In recent months, a cybercriminal gang known as LAPSUS$ has claimed responsibility for several high-profile attacks against technology companies. In addition to these attacks, LAPSUS$ was also able to successfully launch a ransomware attack against the Brazilian Ministry of Health. While high-profile cyber-attacks are certainly nothing new, there are several things that make LAPSUS$ unique.
- The alleged mastermind of these attacks and several other alleged accomplices were all teenagers.
- Unlike more traditional ransomware gangs, LAPSUS$ has a very strong social media presence.
- The gang is best known for data exfiltration. It has stolen source code and other proprietary information and has often leaked this information on the Internet.
In the case of Nvidia, for example, the attackers gained access to hundreds of gigabytes of proprietary data, including information about chips that the company is developing. Perhaps more disturbing; however, LAPSUS$ claims to have stolen the credentials of thousands of Nvidia employees. The exact number of credentials stolen is somewhat unclear, with various tech news sites reporting differing numbers. However, Specops was able to obtain approximately 30,000 passwords that were compromised in the breach. A technology company could conceivably suffer irreparable harm by having its source code, product roadmap, or research and development data leaked, especially if that data were to be made available to competitors. Even though the LAPSUS$ attacks have thus far focused primarily on technology companies, any organization could conceivably become a victim of such an attack. As such, all companies must carefully consider what they can be doing to keep their most sensitive data out of the hands of cybercriminals. The other important takeaway from the LAPSUS$ attacks was that while there is no definitive information about how the attackers gained access to their victim’s networks, the list of leaked Nvidia credentials that was acquired by Specops clearly reveals that many employees were using extremely weak passwords. Some of these passwords were common words (welcome, password, September, etc.), which are extremely susceptible to dictionary attacks. Many other passwords included the company name as a part of the password (nvidia3d, mynvidia3d, etc.). At least one employee even went so far as to use the word Nvidia as their password! While it is entirely possible that the attackers used an initial penetration method that was not based on the use of harvested credentials, it is far more likely that these weak credentials played a pivotal role in the attack. This, of course, raises the question of what other companies can do to prevent their employees from using similarly weak passwords, making the organization vulnerable to attack. Setting up a password policy that requires lengthy and complex passwords is a good start, but there is more that companies should be doing.

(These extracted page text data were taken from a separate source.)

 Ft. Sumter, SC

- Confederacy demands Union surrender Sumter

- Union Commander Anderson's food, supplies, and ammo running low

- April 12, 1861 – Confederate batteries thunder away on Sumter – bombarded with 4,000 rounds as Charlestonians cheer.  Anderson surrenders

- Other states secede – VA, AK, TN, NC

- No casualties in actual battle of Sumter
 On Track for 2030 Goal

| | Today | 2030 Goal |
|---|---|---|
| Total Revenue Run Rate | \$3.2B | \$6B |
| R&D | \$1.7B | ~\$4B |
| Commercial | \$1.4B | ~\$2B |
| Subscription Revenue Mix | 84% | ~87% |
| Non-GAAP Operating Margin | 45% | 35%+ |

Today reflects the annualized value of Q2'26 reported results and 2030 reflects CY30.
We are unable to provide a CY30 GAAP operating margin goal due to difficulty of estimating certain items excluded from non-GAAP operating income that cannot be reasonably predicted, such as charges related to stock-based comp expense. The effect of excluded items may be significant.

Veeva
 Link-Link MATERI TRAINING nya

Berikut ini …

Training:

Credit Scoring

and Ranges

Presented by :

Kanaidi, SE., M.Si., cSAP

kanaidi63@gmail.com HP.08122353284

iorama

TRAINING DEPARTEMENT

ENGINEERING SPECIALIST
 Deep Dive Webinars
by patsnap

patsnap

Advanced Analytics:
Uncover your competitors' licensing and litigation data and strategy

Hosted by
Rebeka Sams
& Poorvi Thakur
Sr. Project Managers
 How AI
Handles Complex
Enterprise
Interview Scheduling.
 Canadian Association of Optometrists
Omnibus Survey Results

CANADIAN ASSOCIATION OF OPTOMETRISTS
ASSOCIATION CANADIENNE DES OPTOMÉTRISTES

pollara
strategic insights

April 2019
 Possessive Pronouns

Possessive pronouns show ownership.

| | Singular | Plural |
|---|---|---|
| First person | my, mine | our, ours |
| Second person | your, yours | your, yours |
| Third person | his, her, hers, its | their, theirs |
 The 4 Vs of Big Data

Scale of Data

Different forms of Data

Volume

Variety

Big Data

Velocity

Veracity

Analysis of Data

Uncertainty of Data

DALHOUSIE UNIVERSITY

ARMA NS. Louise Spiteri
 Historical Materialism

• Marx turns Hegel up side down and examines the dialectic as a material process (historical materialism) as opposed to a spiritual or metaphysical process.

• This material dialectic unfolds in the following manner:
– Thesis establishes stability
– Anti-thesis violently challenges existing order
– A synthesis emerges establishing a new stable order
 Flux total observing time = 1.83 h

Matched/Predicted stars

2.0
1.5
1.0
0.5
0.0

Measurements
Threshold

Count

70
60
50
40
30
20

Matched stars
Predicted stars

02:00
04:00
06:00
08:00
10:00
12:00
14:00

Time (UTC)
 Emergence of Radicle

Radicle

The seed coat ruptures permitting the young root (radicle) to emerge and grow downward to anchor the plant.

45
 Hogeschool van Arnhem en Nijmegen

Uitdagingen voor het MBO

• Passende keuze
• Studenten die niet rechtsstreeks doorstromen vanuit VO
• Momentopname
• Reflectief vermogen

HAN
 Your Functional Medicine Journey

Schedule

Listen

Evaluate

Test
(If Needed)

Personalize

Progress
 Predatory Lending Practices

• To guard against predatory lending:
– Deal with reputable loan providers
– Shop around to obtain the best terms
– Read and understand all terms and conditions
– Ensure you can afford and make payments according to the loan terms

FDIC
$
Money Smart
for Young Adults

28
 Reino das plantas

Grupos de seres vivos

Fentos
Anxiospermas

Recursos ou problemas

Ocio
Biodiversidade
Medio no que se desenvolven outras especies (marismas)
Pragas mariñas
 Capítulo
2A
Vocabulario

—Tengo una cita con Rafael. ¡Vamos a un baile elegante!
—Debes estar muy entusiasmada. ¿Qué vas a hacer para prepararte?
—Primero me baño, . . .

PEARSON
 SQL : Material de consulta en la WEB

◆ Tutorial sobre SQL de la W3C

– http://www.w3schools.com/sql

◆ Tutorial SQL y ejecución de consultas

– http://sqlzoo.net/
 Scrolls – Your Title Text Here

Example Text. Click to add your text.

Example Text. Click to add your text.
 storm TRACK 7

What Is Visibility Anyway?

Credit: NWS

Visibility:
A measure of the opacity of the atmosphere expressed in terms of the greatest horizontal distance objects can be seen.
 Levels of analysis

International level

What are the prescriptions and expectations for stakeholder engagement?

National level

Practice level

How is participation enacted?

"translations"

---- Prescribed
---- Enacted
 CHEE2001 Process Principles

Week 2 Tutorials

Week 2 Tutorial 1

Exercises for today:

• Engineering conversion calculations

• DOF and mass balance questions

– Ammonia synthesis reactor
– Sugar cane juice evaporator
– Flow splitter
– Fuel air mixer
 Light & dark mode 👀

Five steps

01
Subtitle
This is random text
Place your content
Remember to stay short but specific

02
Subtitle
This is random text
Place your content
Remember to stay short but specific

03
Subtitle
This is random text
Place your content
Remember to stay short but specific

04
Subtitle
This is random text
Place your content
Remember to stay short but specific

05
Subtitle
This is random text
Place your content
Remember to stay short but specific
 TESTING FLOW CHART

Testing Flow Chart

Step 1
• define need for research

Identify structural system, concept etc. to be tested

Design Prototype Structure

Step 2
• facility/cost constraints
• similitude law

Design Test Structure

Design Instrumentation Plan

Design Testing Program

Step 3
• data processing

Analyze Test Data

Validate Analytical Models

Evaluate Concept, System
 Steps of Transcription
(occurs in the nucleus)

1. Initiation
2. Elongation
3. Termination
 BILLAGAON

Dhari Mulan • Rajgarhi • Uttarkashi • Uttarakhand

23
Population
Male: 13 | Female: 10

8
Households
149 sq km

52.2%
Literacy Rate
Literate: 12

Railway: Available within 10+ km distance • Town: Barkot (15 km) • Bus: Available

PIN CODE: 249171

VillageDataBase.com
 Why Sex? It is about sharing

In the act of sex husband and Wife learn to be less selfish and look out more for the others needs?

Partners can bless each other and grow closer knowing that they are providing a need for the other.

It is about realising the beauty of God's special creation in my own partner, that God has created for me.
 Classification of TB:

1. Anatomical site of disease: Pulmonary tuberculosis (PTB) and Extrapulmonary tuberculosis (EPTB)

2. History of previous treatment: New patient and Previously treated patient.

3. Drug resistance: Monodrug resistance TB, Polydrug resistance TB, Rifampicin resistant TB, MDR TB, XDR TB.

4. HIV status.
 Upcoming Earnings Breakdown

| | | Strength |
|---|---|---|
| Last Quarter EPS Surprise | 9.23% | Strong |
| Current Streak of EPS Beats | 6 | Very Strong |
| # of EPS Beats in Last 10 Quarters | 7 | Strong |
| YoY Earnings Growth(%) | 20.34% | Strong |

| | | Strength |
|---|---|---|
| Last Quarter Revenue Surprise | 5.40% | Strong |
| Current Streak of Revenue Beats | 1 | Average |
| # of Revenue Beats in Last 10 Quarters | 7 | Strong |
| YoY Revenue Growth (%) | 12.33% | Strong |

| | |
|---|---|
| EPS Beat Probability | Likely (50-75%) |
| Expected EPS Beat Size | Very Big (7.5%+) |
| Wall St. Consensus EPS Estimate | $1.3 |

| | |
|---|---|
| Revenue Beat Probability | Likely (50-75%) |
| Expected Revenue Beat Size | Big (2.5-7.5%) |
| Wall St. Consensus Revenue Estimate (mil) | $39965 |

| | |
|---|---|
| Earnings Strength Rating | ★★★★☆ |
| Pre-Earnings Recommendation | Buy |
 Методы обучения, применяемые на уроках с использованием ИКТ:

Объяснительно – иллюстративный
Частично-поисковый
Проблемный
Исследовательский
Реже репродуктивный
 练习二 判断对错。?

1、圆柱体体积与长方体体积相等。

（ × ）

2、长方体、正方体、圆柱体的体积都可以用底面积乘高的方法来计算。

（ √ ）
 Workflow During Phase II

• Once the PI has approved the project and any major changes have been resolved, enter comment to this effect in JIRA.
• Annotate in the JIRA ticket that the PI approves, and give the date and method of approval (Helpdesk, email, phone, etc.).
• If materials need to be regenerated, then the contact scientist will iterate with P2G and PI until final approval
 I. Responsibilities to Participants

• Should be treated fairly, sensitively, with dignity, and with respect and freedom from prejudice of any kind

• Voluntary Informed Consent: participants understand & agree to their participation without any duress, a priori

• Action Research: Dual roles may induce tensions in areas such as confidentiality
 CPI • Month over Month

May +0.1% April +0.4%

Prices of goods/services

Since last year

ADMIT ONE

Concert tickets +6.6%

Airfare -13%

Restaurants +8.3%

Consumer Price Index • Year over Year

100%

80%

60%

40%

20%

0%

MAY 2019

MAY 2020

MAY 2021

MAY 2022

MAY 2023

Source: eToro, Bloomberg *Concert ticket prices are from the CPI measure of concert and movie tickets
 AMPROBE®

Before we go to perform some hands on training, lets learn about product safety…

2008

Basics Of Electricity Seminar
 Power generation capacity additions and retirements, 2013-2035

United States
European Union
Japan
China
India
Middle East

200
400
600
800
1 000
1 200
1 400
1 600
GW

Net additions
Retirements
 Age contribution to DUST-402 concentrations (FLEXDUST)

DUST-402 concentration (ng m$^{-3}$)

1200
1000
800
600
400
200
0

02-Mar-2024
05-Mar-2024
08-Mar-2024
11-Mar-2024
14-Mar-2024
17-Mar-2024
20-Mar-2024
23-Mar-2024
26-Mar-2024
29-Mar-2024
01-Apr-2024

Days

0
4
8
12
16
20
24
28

One key measure that organizations can use to prevent the use of weak passwords is to create a custom dictionary of words or phrases that are not permitted to be used as a part of the password. Remember that in the Nvidia attack, employees often used the word Nvidia either as their password or as a component of their password. A custom dictionary could have been used to prevent any password from containing the word Nvidia.Another, even more important way that an organization can prevent the use of weak passwords is to create a policy preventing users from using any password that is known to have been leaked. When a password is leaked, that password is hashed, and the hash is usually added to a database of password hashes. If an attacker acquires a password hash, they can simply compare the hash to the hash database, quickly revealing the password without having to perform a time-consuming brute force or dictionary-based crack.